→ Listed records
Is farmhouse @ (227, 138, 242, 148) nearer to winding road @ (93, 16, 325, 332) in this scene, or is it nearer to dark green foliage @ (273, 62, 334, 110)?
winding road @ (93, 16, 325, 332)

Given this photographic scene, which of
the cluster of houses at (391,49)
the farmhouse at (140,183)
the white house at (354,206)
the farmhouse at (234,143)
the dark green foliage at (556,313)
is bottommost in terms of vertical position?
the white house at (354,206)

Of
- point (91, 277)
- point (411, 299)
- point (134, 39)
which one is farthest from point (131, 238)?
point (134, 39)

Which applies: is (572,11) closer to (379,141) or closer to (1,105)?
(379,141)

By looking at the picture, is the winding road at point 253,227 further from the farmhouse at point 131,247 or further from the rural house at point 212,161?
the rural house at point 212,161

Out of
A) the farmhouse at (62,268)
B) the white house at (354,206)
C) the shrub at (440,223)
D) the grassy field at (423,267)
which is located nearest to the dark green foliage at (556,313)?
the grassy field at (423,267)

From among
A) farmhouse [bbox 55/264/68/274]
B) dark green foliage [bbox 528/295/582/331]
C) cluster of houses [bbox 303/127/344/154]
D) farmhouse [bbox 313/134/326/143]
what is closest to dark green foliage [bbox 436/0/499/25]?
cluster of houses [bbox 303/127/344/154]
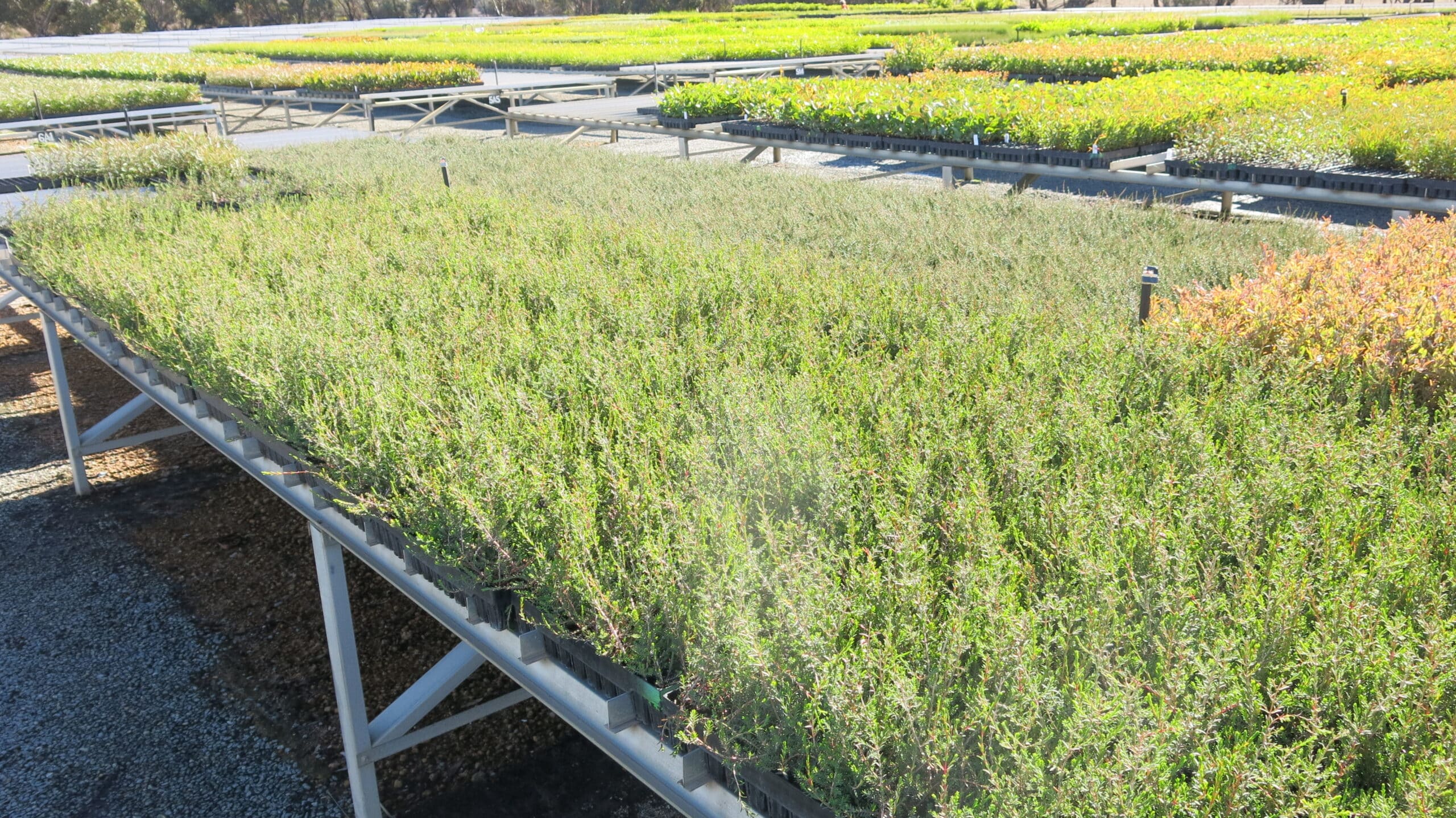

→ Task description
Rewrite the listing from the line containing "By looking at" through the end of the listing, changing "shrub" to "bush" and keeping everything else the same. Leave the pictures out of your answer.

→ Answer to this problem
By looking at the picture, is the winding road at point 253,227 further from the farmhouse at point 131,247 or further from the rural house at point 212,161?
the rural house at point 212,161

Out of
A) the farmhouse at (62,268)
B) the white house at (354,206)
C) the bush at (440,223)
D) the grassy field at (423,267)
which is located nearest to the dark green foliage at (556,313)?
the grassy field at (423,267)

From among
A) farmhouse [bbox 55/264/68/274]
B) dark green foliage [bbox 528/295/582/331]
C) cluster of houses [bbox 303/127/344/154]
D) farmhouse [bbox 313/134/326/143]
what is closest to dark green foliage [bbox 436/0/499/25]?
cluster of houses [bbox 303/127/344/154]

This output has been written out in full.